Is the importance of organized religion in American life diminishing? A recent Pew Research Center poll shows that nearly one-fifth of all U.S. adults, including over 30% of adults age 30 and under, now list their religious affiliation as "none."
Data from Pew Research's report, "Nones" on the Rise: One-in-Five Adults Have No Religious Affiliation, indicates that the number of adult Americans who identify themselves as not being connected with any religion has grown from just over 15% to just under 20% in the last five years alone.
Among the religious "Nones" are more than 13 million self-described atheists and agnostics representing nearly 6% of the U.S. public, and 33 million people - 14% of the public -- who say they have no particular religious affiliation.
However, the report shows that many of the 46 million people not affiliated with an organized religion still describe themselves as being "religious or spiritual in some way." Almost 68% of the "nones" say they believe in God, and 58% say they "often feel a deep connection with nature and the earth." Overall, 37% say they are "spiritual" but not "religious," and 21% report praying daily. In addition, most of the "nones" responded that they felt that churches and religion in general strengthen communities and help the poor.
According to report, a vast majority of the religiously unaffiliated say they are not looking for a religion they feel fits them.
The tendency to abandon organized religion is particularly strong among younger people, as 32% of the religiously unaffiliated are between 18 and 29 years old, compared to 15% of those ages 50 to 64 and only 5% of those 65 and older.

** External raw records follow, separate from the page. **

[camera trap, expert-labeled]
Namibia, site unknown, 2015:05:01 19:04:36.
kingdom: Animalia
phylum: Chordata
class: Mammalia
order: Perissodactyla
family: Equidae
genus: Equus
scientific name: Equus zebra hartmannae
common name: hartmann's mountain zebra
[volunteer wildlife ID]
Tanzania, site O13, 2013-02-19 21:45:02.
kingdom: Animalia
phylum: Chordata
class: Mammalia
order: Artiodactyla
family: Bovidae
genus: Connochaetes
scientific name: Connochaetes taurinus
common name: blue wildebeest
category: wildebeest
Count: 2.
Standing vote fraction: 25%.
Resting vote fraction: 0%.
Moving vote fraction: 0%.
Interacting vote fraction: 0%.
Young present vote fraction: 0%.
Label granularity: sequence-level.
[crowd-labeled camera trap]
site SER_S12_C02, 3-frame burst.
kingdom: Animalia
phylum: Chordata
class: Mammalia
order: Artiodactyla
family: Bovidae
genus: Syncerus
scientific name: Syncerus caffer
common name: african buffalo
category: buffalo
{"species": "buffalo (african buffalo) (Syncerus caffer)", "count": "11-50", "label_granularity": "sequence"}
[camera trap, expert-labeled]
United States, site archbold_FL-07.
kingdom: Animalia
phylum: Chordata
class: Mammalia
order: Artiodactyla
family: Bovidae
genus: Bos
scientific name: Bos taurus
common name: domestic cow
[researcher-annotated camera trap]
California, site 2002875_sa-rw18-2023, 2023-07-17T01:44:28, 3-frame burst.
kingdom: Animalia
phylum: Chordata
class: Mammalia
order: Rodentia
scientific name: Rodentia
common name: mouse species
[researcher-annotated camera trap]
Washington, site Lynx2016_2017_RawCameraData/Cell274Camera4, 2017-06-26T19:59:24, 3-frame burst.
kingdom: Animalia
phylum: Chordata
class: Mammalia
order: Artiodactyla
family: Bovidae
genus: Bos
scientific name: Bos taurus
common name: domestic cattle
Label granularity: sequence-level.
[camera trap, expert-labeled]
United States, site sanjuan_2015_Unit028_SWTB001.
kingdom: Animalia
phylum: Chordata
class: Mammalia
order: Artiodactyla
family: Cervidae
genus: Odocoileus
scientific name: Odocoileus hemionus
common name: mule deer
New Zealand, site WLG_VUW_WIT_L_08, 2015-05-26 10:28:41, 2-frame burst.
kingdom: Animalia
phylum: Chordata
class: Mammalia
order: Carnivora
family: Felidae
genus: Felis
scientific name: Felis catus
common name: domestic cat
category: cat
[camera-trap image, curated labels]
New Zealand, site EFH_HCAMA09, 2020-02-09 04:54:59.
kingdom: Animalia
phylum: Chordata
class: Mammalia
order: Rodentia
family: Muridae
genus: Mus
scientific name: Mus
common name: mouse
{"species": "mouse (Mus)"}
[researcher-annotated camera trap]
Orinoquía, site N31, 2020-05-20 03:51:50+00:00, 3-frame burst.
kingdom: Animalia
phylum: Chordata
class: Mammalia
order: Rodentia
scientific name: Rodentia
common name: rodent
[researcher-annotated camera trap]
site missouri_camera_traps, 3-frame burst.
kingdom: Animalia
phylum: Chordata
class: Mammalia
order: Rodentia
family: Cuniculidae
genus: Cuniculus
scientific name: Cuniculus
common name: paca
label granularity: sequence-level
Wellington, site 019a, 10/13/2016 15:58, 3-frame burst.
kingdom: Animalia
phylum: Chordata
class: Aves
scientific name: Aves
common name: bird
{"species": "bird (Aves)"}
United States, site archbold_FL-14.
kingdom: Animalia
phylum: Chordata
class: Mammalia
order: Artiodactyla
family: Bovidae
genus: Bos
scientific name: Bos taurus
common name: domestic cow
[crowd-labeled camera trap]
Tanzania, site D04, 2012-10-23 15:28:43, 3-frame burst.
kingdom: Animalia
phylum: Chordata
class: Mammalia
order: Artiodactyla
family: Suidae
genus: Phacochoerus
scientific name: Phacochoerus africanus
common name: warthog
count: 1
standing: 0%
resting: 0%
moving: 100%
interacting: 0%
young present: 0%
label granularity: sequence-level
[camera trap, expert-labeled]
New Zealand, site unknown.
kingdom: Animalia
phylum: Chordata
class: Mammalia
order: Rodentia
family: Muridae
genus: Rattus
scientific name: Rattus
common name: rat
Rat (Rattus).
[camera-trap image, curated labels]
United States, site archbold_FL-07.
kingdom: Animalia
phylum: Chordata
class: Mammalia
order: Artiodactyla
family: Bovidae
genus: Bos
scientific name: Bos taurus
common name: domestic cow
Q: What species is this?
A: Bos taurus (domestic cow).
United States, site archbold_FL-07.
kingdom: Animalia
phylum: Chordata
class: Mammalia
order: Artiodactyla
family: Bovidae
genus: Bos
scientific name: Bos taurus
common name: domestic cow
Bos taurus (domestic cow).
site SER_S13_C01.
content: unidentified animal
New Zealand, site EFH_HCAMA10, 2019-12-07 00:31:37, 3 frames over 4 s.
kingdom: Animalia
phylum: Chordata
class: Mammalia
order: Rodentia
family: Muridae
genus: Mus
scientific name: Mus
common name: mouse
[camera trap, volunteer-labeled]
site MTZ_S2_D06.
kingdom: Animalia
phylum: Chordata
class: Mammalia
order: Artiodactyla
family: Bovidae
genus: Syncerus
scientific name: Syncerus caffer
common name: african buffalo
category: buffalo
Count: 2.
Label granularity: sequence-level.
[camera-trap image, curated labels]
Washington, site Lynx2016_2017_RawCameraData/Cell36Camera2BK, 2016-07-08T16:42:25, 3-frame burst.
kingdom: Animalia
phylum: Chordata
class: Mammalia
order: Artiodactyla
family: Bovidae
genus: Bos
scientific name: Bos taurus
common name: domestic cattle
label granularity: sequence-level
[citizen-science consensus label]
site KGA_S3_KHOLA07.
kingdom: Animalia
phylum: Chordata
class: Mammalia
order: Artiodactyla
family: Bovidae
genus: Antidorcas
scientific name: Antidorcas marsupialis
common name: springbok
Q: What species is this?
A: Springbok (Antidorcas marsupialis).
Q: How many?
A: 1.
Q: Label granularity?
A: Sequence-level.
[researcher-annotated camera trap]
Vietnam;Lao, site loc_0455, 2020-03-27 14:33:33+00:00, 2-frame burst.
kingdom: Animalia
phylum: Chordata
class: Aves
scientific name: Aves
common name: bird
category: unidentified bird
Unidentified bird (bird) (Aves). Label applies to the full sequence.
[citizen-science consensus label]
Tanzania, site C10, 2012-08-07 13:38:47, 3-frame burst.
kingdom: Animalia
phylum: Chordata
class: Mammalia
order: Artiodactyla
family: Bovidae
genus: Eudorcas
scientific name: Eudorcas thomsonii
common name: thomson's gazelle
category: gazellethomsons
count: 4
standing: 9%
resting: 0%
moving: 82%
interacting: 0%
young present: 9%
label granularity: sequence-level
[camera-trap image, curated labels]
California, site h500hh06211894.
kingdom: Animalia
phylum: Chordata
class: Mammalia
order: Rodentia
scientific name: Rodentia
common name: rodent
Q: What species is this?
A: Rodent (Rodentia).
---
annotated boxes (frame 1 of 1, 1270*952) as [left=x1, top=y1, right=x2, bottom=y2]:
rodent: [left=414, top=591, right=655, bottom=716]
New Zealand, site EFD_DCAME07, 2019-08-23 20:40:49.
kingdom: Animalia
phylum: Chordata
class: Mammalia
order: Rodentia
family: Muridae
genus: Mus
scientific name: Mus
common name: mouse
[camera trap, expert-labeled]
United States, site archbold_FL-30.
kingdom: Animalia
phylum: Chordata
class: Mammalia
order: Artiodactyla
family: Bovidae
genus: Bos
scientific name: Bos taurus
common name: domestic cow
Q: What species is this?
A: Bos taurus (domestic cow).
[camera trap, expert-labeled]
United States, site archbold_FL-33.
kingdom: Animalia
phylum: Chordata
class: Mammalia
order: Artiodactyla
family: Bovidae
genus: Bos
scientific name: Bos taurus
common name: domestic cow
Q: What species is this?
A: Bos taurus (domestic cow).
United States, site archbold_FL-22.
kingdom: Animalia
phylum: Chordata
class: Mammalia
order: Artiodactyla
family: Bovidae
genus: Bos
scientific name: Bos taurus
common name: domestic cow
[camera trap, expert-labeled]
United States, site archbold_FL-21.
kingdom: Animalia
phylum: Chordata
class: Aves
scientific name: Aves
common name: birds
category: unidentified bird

Why is it Happening? In the opinion of Pew's analysts, an overwhelming majority of the "nones" have abandoned traditional religion because they feel religious organizations have too many inflexible rules and are too focused on power, money and politics.
For example, the Pew report cites research conducted at the University of California, Berkeley, showing that many young adults feel that organized religion has become too deeply involved with conservative politics - the "religious right."
Backing up that thesis, Pew points to the book, American Grace: How Religion Divides and Unites Us, by Robert Putnam of Harvard University and David Campbell of Notre Dame, in which the authors suggest that stance of many organized religions on politically-charged issues like abortion, gay rights and same-sex marriage have caused many young Americans to view religion as "judgmental, homophobic, hypocritical, and too political."